**DIRECTIONS:** Transcribe the lines of the records starting with the one that has "Looking at point" in it and ending with the last, and transcribe nothing else.

**RECORD LIST:**
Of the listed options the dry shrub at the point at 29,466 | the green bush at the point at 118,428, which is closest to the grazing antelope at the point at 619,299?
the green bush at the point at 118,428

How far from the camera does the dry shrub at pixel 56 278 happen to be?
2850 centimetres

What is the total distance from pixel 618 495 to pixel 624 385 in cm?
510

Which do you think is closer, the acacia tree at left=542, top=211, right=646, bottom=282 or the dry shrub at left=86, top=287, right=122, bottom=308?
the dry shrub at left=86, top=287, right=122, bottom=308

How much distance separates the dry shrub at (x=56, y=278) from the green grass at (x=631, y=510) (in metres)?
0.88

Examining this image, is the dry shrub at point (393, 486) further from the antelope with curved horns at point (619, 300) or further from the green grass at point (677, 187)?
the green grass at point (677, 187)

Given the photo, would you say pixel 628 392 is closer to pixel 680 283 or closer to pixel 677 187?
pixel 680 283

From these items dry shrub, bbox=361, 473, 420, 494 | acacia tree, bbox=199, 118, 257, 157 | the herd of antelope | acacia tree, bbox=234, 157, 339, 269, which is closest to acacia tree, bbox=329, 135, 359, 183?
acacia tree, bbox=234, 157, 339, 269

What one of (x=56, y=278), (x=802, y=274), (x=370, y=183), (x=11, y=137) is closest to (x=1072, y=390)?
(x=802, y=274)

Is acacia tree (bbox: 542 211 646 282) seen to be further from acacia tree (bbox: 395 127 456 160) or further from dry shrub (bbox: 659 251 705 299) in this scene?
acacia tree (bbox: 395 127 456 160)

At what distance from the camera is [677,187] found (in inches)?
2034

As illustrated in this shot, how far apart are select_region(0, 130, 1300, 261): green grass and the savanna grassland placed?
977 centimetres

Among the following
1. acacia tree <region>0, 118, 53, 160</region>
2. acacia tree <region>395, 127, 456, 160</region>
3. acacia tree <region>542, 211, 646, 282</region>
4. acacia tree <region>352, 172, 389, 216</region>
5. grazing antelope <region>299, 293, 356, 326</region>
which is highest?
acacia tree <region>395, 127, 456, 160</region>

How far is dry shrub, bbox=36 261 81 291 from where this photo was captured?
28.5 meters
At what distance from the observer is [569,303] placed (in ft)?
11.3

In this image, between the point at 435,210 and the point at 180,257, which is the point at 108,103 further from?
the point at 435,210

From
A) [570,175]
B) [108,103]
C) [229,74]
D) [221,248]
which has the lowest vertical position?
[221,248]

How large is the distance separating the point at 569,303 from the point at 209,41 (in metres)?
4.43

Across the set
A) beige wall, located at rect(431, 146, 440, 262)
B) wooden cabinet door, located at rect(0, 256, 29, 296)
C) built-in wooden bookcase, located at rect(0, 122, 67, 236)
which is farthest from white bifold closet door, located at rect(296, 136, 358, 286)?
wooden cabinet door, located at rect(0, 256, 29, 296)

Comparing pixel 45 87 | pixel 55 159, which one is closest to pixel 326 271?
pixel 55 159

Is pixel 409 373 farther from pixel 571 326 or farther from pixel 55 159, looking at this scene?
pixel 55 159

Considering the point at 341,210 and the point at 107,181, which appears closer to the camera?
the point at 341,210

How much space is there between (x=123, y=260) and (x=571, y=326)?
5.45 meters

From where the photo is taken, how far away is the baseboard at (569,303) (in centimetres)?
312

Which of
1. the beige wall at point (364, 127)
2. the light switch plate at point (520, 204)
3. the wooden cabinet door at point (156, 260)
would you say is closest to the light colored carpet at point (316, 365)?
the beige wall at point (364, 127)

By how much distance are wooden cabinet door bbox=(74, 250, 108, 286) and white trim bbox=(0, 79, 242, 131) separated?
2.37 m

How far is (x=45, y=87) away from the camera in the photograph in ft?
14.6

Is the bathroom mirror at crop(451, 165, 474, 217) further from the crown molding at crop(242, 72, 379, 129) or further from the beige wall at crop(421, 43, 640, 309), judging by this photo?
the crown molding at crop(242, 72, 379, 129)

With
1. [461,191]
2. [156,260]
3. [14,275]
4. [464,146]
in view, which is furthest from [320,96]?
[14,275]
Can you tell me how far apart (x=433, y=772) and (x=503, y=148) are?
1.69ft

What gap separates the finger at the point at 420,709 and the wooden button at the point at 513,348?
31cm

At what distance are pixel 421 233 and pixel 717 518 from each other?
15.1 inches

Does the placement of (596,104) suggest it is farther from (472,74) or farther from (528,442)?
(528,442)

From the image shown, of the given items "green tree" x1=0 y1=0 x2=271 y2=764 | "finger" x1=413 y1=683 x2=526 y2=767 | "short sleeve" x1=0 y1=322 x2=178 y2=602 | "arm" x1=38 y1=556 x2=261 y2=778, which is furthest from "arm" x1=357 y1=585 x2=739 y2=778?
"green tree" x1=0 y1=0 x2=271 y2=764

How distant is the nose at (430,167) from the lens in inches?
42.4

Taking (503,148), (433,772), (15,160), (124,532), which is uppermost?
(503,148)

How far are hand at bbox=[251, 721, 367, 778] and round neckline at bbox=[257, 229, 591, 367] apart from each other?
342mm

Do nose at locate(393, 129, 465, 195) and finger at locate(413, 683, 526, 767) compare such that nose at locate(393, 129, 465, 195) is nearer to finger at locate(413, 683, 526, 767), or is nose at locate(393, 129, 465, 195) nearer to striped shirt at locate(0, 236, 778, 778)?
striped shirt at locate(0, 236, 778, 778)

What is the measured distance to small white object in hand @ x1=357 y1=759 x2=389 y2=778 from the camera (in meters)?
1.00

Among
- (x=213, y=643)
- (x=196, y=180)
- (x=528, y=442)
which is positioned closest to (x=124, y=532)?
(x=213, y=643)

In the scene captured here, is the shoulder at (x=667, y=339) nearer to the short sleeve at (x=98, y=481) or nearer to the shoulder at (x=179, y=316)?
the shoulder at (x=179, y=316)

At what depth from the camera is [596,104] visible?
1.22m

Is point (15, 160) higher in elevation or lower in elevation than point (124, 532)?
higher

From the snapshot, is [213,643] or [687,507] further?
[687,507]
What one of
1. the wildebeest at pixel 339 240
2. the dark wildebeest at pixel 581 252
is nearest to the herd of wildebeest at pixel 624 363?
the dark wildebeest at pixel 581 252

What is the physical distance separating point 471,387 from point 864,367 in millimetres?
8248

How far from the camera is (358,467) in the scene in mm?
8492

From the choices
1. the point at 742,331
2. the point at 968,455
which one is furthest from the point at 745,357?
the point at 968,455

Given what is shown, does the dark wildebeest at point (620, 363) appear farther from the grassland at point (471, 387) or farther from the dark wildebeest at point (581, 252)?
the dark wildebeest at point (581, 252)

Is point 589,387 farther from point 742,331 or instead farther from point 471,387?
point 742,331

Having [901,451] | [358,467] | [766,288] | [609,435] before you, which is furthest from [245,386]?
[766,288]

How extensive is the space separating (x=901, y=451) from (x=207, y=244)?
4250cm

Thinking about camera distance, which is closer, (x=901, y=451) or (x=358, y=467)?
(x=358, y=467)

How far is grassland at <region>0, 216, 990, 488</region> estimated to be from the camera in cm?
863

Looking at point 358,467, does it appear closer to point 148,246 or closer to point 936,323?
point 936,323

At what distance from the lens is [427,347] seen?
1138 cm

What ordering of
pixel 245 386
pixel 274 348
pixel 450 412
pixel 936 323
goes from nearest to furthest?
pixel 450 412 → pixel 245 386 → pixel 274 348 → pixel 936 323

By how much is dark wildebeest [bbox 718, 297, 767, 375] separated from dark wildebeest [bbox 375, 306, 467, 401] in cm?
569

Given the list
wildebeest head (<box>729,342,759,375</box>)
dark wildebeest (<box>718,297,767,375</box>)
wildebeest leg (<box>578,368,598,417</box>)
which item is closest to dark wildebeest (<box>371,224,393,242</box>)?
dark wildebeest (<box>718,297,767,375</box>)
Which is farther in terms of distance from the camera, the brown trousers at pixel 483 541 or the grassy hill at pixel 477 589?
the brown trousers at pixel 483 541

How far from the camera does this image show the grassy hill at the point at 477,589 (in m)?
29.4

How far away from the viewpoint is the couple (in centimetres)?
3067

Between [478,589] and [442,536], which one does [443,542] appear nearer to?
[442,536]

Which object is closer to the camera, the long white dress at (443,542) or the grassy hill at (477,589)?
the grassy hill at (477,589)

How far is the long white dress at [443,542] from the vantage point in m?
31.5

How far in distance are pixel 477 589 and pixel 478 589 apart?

**ANSWER BELOW:**
Looking at point 358,467, does it appear closer to point 148,246 or closer to point 936,323?
point 936,323

At what distance from the lens is [427,347] seen?
1138 cm

What ordering of
pixel 245 386
pixel 274 348
pixel 450 412
pixel 936 323
goes from nearest to furthest?
pixel 450 412 → pixel 245 386 → pixel 274 348 → pixel 936 323

By how much is dark wildebeest [bbox 718, 297, 767, 375] separated from dark wildebeest [bbox 375, 306, 467, 401] in cm?
569

Given the list
wildebeest head (<box>729,342,759,375</box>)
dark wildebeest (<box>718,297,767,375</box>)
wildebeest leg (<box>578,368,598,417</box>)
which item is closest to dark wildebeest (<box>371,224,393,242</box>)?
dark wildebeest (<box>718,297,767,375</box>)
Which is farther in terms of distance from the camera, the brown trousers at pixel 483 541 or the grassy hill at pixel 477 589?
the brown trousers at pixel 483 541

How far from the camera does this image show the grassy hill at the point at 477,589 (in m)?
29.4

How far away from the viewpoint is the couple (in centimetres)?
3067

Between [478,589] and [442,536], which one does [443,542] appear nearer to?
[442,536]

Which object is closer to the camera, the long white dress at (443,542) or the grassy hill at (477,589)?
the grassy hill at (477,589)

How far is the long white dress at [443,542] from the vantage point in m?
31.5

How far in distance are pixel 477 589 and pixel 478 589 apart?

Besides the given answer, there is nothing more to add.